It should be noted, however, that the shape of the resulting lumps differs drastically. For the smallest particles, a round, closed shape of the lumps was obtained after the plasma treatment (Figure 9a). The bigger particles exhibited a porous nonspherical shape, as illustrated in Figure 9b. This transition in shape is caused by softening of the colloidal particles during the plasma procedure and, as a consequence, spreading of particle material on the substrate [34]. This leads to a laterally extended lump which is too large to allow agglomeration into a single metal particle during the annealing process. In detail, elements such as sodium and sulfur are removed by annealing, and the platinum oxide is decomposed into platinum as revealed by XPS. Finally, the platinum agglomerates into one NP, sometimes still exhibiting a granular substructure. During the cool-down process in nitrogen the Pt NPs remain stable in the metallic state. The experimental observation that exclusively colloids with initial diameters below 260 nm could be transformed into single NPs by annealing, whereas bigger colloids ended in the granular structure [12], appears to be a serious limit of the colloidal technique.
In summary, the size of the etch-induced lumps is dependent on the initial size of the colloids. A full understanding is hindered by the fact that different initial parameters are interrelated. For example, the initial surface as well as total concentration of surfactant could be different for various colloidal diameters. Furthermore, the contact area of particle and substrate is clearly dependent on the initial size of the colloid. Finally, the distribution of the Pt precursor inside the colloidal particle may also play an important role.

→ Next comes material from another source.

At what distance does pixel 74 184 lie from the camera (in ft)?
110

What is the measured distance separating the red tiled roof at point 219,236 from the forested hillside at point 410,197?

To clarify this last point, TEM and EDX (energy dispersive X-ray spectroscopy) investigations on seed and size enhanced seeded colloids were performed. However, due to the limited element specific sensitivity of these techniques and the small Pt content in the NPs, respectively, it was not possible to resolve any gradients in the distribution of the Pt complex inside the seeded colloids. Nevertheless, it was possible to exclude agglomerates of Pt precursors inside or on the surface of the colloids. It is worth mentioning, that Pt precursor loaded PMMA particles show similar etching-induced saturation behaviour as for loaded PS particles. In both cases, a homogenous diffusion of the Pt precursor during the seeded emulsion polymerization cannot be safely excluded at the moment.
Conclusion
In this contribution, we applied miniemulsion polymerization to produce metal-complex containing polystyrene particles as a model compound for a functional latex particle. A seeded emulsion polymerization process to increase the size and monodispersity of the particles was investigated. Finally, as an application of the newly developed process, the preparation of platinum nanoparticle arrays was demonstrated exhibiting high homogeneity and lateral order. For this purpose, a plasma-assisted removal of the organic material of the colloids was applied.

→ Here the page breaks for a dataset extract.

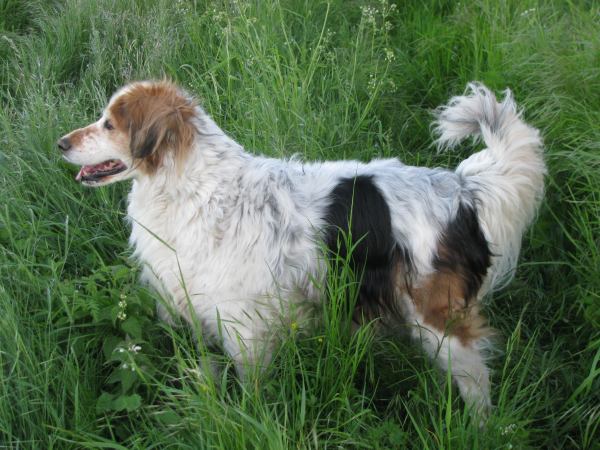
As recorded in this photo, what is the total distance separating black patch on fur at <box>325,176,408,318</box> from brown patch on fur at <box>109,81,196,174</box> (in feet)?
2.26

The following conclusions regarding experimental conditions of the seeded emulsion polymerization reactions and Pt-particle generation processes can be drawn from the experiments performed.
1) It is possible to synthesize functional colloidal particles with a diameter up to 600 nm in one step. Larger diameters have to be synthesized in a step-by-step fashion.
2) The initiator concentration has to be high in order to induce polymerization and not only depends on the amount of monomer added, but also on the amount of the continuous phase. The best results were achieved using 10–25 wt % APS relative to the added monomer.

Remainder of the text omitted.